Time-dependent analysis of buried high-density polyethylene (PE100) pipelines with a scratch defect subjected to touchdown impact loading of blasting collapsed body

Abstract

The collapsed body generated by the blasting demolition of buildings or structures is likely to impact the buried high-density polyethylene (PE) gas pipelines, which would severely affect the pipeline safety and integrity. In this work, the dynamic response of buried PE100 gas pipelines containing a scratch defect under the touchdown impact was investigated. The tensile tests of scratched PE100 specimens were conducted. A strict 3D finite element (FE) model was then established to simulate the impact process on the scratched PE pipeline. The verified model was employed to investigate the time-dependent response and ultimate bearing capacity of the pipeline under the touchdown load.
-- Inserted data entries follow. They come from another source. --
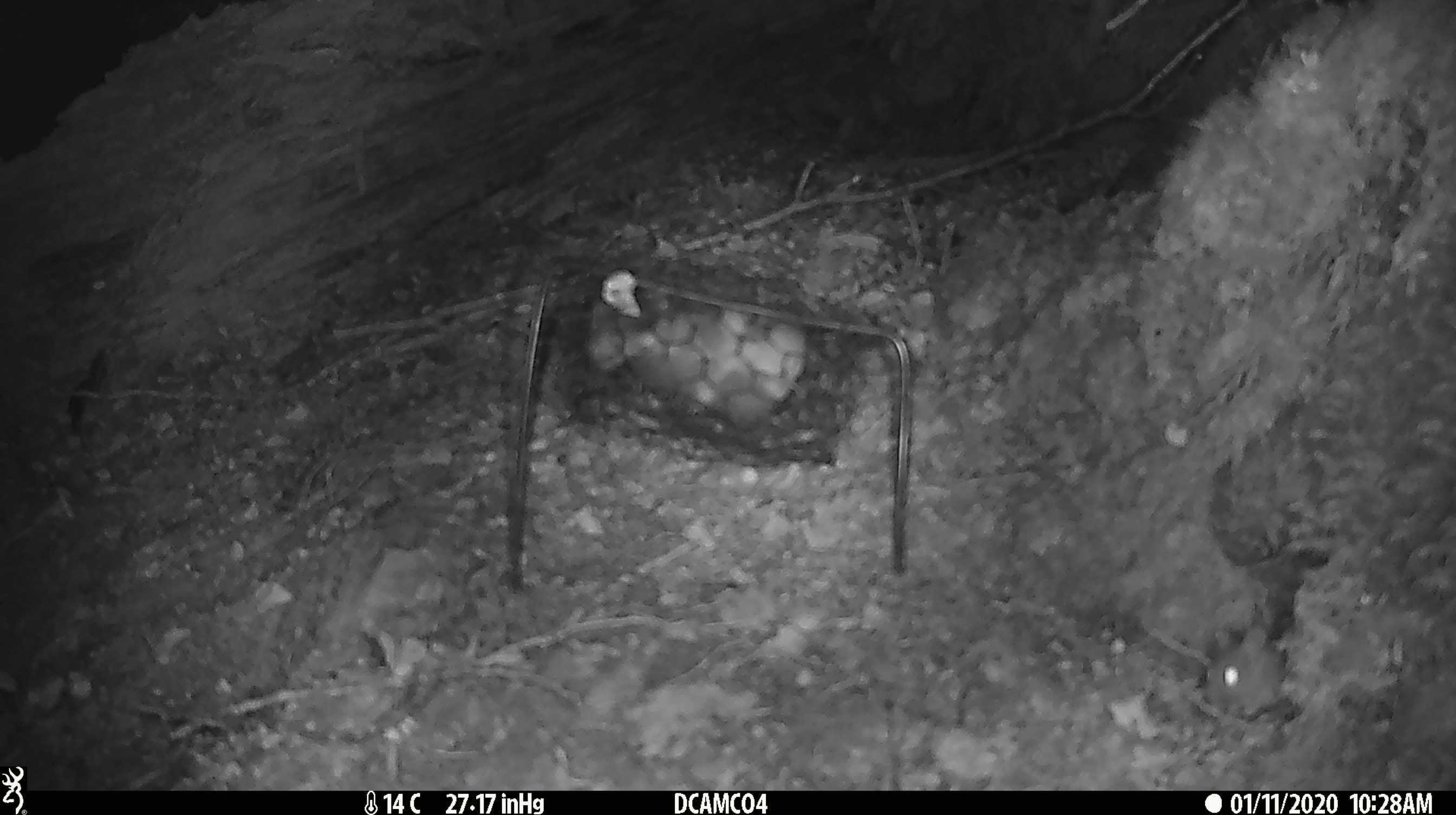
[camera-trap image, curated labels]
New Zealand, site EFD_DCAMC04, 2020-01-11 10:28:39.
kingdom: Animalia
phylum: Chordata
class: Mammalia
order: Rodentia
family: Muridae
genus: Mus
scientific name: Mus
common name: mouse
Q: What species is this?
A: Mouse (Mus).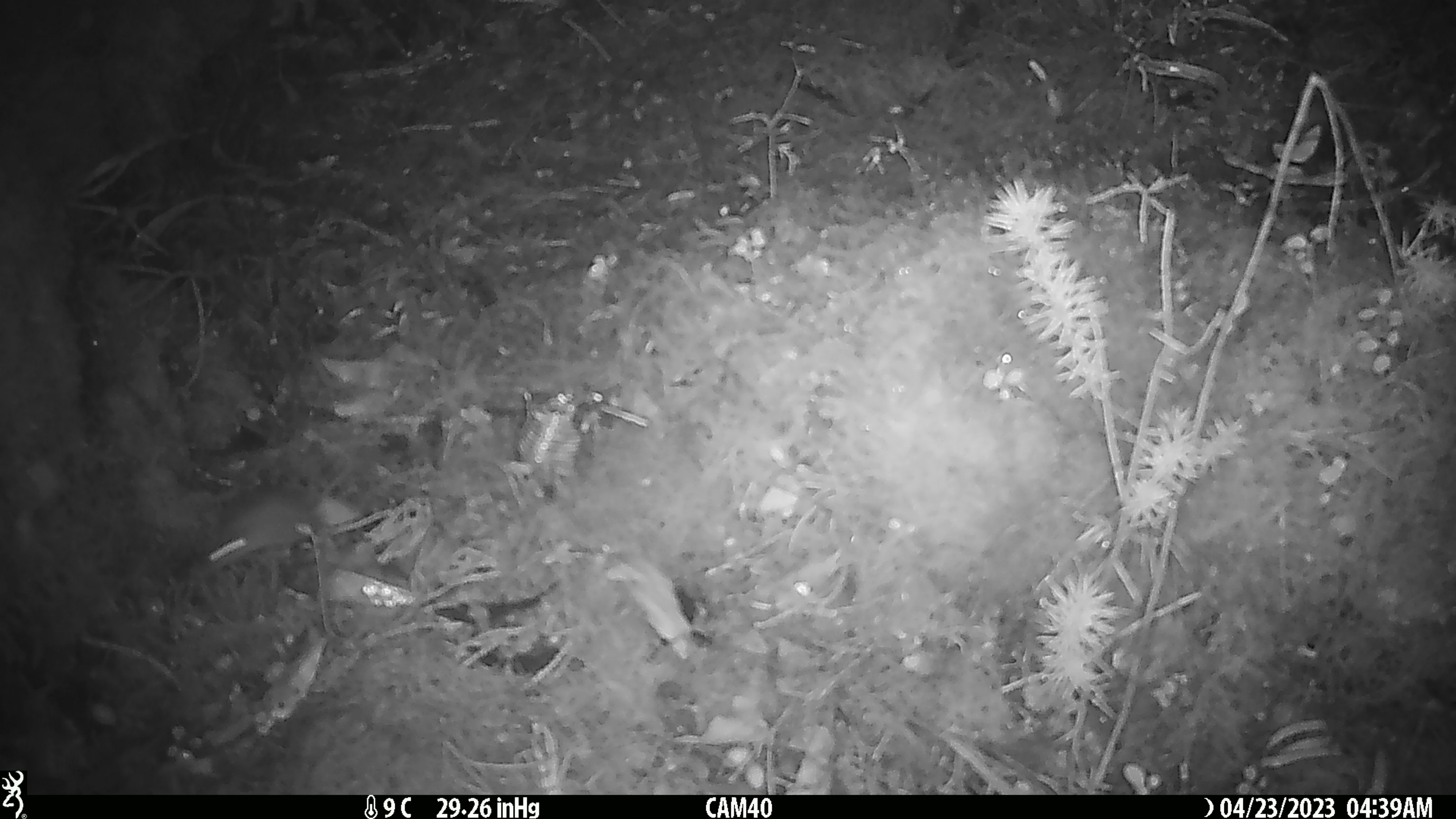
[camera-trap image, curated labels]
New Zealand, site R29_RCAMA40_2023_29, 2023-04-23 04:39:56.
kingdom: Animalia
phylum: Chordata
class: Mammalia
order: Rodentia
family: Muridae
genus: Mus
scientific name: Mus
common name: mouse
Mouse (Mus).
Parameter effects including the scratch dimensions, defect location, internal pressure and touchdown velocity were examined. The results show that a critical scratch depth equal to 20% of the wall thickness existed, above which the scratch significantly reduces the yield strength and ductility of PE100 material. At the moment when the collapsed body impacts the soil, the maximum von Mises stress, cross-sectional change rate and vibration velocity of the scratched pipeline increases rapidly to the peak value. The maximum von Mises stress and displacement of the pipeline are highly dependent on the scratch depth, defect location, internal pressure and touchdown velocity. A critical internal pressure of 0.6 MPa was determined, exceeding which the ultimate bearing capacity of the scratched PE pipeline is significantly reduced. The significance order of the parameters is: touchdown velocity > scratch depth > internal pressure > scratch width > scratch length.